Into the Mist || This is Not the End

by Adel Mortescryche (Mortescryche)



Series: yoimafiaweek prompt fills [5]
Category: Yuri!!! on Ice (Anime)
Genre: Absent Characters, Alternate Universe - Dark, Alternative Universe - Gangsters, Angst, Angst and Hurt/Comfort, Bittersweet Ending, Catharsis, Cathartic Narrative, Day Five, Family, Friendship, Gen, Healing, Hurt/Comfort, I'm sorry in advance everyone this is going to hurt but it's meant to heal as well, M/M, Male-Female Friendship, POV: Katsuki Mari, What Comes After the End, Women Being Awesome, prompt: smoke/healing, yoimafiaweek
Language: English
Status: Completed
Published: 2017-09-16
Updated: 2017-09-16
Packaged: 2018-12-30 14:07:28
Rating: Teen And Up Audiences
Warnings: Major Character Death
Chapters: 1
Words: 3,071
Publisher: archiveofourown.org
Story URL: https://archiveofourown.org/works/12110376
Author URL: https://archiveofourown.org/users/Mortescryche/pseuds/Adel%20Mortescryche
Summary: She’s not sure if she should be surprised or not, seeing the familiar sight of a tall, pale haired man standing right at the spot she’s headed to.(or: it'll always be the Katsuki family to the rescue. Always. Always. What doesn't kill you makes you stronger.)

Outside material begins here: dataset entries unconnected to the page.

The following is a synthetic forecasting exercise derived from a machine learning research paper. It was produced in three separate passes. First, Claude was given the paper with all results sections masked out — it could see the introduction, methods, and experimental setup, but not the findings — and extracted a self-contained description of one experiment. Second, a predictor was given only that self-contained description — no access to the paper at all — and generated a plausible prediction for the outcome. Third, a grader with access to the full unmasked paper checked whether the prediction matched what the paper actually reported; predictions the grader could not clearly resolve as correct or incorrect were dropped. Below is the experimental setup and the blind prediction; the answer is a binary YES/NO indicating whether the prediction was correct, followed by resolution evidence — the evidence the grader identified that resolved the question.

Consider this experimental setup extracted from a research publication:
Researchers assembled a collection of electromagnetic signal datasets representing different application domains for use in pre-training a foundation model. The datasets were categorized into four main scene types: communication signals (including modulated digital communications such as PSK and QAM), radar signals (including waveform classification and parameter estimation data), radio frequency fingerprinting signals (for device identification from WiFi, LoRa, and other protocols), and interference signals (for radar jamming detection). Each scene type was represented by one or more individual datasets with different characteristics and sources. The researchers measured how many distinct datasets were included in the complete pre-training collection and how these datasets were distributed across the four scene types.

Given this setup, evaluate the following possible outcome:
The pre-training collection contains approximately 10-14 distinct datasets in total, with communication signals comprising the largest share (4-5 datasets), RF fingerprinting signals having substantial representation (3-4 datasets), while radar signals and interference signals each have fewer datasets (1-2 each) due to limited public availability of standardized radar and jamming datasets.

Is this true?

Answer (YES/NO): NO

	Into the Mist || This is Not the End

**Author's Note:**

> Well, okay. This is fill is set in an AU where Victor is a hitman for the Russian Mob, while Yuuri is a business man. The narrative of the fic is pretty much self-explanatory, really.
> 
> The title of the fic comes from two very different songs. The first, Into the Mist, is from Eivør Pálsdóttir's _Í Tokuni_ , though it's translation is closer to 'In the Mist', if google hasn't led me wrong. The second is from The Bravery's _This is Not the End_.
> 
> Head on down for trigger warnings. Pretty sure the tags have most of the warnings you'll need, but to be on the safe side...

She’s not sure if she should be surprised or not, seeing the familiar sight of a tall, pale haired man standing right at the spot she’s headed to.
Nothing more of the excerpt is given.